:: Kutipan Halaman ::
-------
View Full Version
Senin, 18 Jan 2016

Gafatar: Buah Liberalisasi Agama

Sahabat VOA-Islam...

Beberapa hari yang lalu Indonesia dihebohkan dengan dengan sebuah organisasi yang bernama Gerakan Fajar Nusantara. Gerakan Fajar Nusantara (Gafatar) mencuat setelah dokter Rica Tri Handayani menghilang dan diduga pernah mengikuti organisasi ini.

Dokter Rica bersama anaknya dilaporkan hilang sejak 30 Desember 2015 dan ditemukan di Kabupaten Mempawah, Kalimantan Barat  (Beritagar.id 11/1/2016)

Menurut ketua DPD Gerakan Fajar Nusantara (Gafatar) Provinsi Sumatera Barat Eko Riswanto mengatakan, Gafatar muncul akibat masyarakat tidak percaya lagi dengan pemerintah yang tidak bisa memberikan teladan (Sindonews.com 15/1/2016).

Adapun ciri – cirri ajaran ini adalah tidak wajib sholat lima waktu, tidak wajib puasa ramadhan, syahadat mereka berbeda, yang bukan kelompok mereka dianggap kafir. (kabarmakkah.com).

Sudah menjadi fakta yang lumrah ketika organisasi yang mengatasnamakan suatu keyakinan tertentu menjalar di bumi pertiwi. Mulai dari yang mengatasnamakan Islam sampai keyakinan yang  menggabungkan beberapa agama.  Sebenarnya Gafatar hanya salahsatu contoh dari sekian contoh kebebasan beragama yang ada di Indonesia.  Ketika Indonesia melegalkan hanya ada 6 agama yang diakui, namun aneh ketika membiarkan selain 6 agama itu bebas dijadikan keyakinan oleh masyarakatnya.

Sebelumnya masih banyak contoh lain seperti  Ahmadiyah,  Lia Eiden dan keyakinan lainnya yang telah meluas jaringannya di Indonesia tapi hal ini tidak mendapat respon serius dari pemerintah untuk menghentikan praktik keagamaan tersebut. Seperti Ahmadiyah yang notabene saat ini masih dietrapkan ajarannya oleh masyarakat Indonesia yang mengikutinya.  Bukan hanya menjalarnya keyakinan-keyakinan yang tidak diakui di Indonesia, masyarakt Indonesia pun bebas untuk keluar dari agama yang diyakininya (murtad). Wajar jika banyak warga Indonesia dari mulai jajaran artis hingga masyarakat pedalaman banyak yang menanggalkan keyakinannya atau keluar dari agama yang diyakininya.
-------
:: Catatan Tersedia ::
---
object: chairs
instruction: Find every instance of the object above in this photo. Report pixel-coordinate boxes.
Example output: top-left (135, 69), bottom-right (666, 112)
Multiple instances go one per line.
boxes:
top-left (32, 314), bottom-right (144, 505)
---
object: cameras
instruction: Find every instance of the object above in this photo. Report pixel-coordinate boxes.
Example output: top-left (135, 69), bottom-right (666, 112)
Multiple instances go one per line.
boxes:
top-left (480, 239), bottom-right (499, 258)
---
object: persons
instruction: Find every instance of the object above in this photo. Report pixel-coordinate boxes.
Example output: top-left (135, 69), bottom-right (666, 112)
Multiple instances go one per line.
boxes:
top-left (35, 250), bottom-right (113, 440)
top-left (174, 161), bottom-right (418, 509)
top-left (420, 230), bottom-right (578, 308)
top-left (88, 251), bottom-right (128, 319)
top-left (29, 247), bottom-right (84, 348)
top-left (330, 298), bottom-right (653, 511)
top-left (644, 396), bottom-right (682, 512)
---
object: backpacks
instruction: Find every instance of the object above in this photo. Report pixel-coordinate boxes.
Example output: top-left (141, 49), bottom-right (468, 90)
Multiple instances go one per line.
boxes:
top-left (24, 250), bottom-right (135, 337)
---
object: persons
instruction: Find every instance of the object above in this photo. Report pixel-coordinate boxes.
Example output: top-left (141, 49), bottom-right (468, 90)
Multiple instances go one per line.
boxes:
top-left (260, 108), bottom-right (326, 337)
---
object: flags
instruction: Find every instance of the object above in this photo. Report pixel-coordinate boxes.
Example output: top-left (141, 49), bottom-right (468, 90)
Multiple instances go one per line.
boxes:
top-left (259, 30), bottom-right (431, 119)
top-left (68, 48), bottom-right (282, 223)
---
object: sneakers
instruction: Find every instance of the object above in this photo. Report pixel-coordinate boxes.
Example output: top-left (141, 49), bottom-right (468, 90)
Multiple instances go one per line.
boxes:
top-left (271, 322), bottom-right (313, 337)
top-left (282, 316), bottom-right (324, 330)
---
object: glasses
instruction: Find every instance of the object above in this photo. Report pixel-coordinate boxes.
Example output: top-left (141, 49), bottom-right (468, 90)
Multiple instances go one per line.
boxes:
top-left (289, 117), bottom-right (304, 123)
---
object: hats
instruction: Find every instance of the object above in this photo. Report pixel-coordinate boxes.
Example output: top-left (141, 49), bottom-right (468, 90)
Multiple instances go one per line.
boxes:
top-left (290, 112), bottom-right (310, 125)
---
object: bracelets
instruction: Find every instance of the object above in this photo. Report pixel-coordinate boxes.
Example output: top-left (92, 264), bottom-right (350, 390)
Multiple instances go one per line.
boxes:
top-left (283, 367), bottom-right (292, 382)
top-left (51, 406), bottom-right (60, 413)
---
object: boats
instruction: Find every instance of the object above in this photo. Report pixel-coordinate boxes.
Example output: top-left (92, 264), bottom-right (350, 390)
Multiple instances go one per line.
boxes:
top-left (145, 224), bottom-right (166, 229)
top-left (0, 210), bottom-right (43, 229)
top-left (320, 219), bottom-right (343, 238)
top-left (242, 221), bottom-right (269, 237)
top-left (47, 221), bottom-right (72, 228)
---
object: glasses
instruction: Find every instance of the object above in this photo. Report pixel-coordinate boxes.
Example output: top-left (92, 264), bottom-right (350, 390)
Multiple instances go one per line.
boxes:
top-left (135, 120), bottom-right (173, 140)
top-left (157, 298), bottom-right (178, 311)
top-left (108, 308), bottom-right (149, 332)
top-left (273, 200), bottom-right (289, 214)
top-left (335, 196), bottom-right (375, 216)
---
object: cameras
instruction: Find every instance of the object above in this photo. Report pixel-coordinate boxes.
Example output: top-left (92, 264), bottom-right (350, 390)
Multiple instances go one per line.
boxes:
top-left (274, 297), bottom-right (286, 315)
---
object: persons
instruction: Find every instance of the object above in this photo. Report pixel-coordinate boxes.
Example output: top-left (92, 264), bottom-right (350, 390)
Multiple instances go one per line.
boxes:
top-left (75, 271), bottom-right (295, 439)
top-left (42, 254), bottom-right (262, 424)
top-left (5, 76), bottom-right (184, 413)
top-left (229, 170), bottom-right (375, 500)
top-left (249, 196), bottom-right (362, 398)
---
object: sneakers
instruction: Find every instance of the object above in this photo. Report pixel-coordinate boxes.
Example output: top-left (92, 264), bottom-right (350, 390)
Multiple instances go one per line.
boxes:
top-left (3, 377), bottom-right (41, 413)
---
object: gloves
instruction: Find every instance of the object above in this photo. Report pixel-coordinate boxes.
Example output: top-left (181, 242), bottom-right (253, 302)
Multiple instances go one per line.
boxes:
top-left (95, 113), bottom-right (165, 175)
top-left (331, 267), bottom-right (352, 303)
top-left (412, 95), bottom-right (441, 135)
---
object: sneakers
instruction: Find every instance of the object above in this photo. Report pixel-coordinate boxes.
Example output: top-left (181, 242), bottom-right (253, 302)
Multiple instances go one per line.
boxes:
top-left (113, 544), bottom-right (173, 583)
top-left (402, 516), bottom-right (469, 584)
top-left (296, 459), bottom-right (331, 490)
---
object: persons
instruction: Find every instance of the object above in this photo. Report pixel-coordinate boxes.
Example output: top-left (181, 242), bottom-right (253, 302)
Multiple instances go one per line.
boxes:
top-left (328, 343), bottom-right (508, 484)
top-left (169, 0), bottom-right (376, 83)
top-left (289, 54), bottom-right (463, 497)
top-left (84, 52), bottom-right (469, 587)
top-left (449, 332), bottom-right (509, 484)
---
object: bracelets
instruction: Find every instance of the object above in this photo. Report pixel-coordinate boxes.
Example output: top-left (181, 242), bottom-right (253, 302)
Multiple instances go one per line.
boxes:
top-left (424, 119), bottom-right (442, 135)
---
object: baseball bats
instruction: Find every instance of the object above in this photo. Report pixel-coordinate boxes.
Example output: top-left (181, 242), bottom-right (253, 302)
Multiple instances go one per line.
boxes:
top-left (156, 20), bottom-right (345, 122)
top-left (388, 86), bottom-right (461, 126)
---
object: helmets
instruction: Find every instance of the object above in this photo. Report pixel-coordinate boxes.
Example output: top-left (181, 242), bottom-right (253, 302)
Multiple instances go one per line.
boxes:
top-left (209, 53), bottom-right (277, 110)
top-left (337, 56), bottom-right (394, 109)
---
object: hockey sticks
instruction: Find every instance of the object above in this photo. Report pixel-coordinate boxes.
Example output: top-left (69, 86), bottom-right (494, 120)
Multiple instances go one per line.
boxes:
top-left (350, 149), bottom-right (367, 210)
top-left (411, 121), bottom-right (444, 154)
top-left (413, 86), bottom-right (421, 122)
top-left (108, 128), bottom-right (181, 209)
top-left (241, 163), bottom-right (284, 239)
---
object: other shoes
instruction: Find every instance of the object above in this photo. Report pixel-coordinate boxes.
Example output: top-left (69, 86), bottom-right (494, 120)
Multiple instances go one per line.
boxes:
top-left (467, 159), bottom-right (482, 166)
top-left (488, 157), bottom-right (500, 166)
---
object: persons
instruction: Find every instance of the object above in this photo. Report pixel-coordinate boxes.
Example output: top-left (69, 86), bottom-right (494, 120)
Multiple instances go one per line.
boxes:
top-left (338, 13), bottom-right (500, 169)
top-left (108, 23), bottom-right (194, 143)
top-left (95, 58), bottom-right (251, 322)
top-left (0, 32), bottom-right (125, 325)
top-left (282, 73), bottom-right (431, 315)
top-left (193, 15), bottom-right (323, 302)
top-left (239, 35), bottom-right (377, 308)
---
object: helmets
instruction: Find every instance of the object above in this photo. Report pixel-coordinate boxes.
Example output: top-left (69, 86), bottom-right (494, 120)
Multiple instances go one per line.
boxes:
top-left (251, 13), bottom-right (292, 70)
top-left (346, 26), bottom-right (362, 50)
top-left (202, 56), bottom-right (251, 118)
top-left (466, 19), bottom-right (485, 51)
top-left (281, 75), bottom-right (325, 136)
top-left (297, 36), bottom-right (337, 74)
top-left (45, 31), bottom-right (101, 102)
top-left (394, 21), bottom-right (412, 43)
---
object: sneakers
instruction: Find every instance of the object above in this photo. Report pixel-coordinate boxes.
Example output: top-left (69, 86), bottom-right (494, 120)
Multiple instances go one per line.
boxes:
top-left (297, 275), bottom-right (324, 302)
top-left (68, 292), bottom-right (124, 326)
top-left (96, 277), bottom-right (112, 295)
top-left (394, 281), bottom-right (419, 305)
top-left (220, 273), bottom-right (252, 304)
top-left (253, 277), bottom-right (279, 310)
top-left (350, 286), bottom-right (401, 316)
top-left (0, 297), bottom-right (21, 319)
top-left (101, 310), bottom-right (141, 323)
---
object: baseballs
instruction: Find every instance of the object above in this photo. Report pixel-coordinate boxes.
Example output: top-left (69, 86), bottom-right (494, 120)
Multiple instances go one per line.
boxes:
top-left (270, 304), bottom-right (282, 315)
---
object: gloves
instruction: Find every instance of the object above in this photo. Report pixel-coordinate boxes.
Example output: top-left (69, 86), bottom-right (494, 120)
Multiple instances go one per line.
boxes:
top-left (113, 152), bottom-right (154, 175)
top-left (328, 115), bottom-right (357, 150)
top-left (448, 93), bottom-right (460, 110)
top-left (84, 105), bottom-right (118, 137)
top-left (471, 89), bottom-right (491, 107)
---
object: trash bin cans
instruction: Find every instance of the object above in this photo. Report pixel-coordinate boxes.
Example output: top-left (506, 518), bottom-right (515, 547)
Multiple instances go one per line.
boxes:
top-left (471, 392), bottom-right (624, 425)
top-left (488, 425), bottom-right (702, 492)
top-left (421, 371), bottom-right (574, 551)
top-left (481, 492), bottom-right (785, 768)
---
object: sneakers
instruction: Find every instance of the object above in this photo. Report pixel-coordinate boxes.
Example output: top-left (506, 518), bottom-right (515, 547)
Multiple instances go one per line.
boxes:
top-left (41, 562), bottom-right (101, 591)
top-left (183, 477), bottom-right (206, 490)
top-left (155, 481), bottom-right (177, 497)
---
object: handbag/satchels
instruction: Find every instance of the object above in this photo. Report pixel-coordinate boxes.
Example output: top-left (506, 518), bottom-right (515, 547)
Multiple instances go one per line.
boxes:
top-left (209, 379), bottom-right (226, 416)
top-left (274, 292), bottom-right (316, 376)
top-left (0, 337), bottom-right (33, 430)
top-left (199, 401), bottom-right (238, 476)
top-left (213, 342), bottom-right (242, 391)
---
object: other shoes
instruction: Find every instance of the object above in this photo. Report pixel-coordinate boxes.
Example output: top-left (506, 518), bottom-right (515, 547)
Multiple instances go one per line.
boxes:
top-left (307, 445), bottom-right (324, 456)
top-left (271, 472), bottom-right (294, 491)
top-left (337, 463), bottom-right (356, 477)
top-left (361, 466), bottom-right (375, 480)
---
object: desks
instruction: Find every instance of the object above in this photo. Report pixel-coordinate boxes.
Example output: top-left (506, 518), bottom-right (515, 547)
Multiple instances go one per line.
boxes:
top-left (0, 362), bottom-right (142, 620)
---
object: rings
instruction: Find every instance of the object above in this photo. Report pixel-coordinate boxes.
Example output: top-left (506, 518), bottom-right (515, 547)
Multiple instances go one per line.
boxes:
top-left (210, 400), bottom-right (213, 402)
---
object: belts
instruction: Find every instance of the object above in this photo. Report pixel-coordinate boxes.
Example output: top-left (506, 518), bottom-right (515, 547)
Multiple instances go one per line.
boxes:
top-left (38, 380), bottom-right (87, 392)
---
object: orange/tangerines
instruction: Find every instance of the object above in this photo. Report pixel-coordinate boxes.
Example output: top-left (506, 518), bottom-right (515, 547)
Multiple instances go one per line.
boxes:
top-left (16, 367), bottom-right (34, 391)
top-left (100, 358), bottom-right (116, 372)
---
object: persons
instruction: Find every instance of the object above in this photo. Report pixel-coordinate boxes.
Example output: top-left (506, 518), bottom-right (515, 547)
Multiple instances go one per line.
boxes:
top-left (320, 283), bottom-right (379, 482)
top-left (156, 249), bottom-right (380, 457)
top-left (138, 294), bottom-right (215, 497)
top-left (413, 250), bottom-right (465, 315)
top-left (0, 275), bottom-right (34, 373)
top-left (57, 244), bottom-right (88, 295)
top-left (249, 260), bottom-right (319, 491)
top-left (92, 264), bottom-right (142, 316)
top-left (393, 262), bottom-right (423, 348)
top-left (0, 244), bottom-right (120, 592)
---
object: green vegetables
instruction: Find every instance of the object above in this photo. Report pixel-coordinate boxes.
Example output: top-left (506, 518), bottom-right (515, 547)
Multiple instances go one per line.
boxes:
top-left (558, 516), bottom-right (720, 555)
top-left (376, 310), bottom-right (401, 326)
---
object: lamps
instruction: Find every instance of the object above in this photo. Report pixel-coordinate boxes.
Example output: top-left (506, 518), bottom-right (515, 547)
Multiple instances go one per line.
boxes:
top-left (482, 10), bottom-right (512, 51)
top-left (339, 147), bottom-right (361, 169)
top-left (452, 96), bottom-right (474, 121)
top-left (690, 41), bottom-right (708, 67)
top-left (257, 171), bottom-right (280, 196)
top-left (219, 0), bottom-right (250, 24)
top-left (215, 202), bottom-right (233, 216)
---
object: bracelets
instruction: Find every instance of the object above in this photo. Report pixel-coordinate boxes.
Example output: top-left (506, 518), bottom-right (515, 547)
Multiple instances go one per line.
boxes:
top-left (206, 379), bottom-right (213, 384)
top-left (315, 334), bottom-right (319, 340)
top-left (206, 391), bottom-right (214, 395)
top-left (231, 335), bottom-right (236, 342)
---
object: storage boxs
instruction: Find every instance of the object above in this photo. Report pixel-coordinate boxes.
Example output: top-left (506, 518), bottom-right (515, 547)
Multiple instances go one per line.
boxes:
-------
:: Tujuan Latihan ::
Periksa apakah setiap pernyataan ini sesuai dengan teks tentang Gafatar: (a) Dokter Rica dilaporkan hilang bersama anaknya sejak 30 Desember 2015; (b) Dokter Rica ditemukan di Sumatera Barat; (c) Indonesia hanya mengakui 6 agama. Jawab ya atau tidak untuk tiap pernyataan dan kutip persis kata-kata teks yang menentukannya. Catatan tersebut merupakan bahan yang terpisah dari teks.

:: Hasil Latihan ::
(a) Ya: "Dokter Rica bersama anaknya dilaporkan hilang sejak 30 Desember 2015"
(b) Tidak: "ditemukan di Kabupaten Mempawah, Kalimantan Barat"
(c) Ya: "Indonesia melegalkan hanya ada 6 agama yang diakui"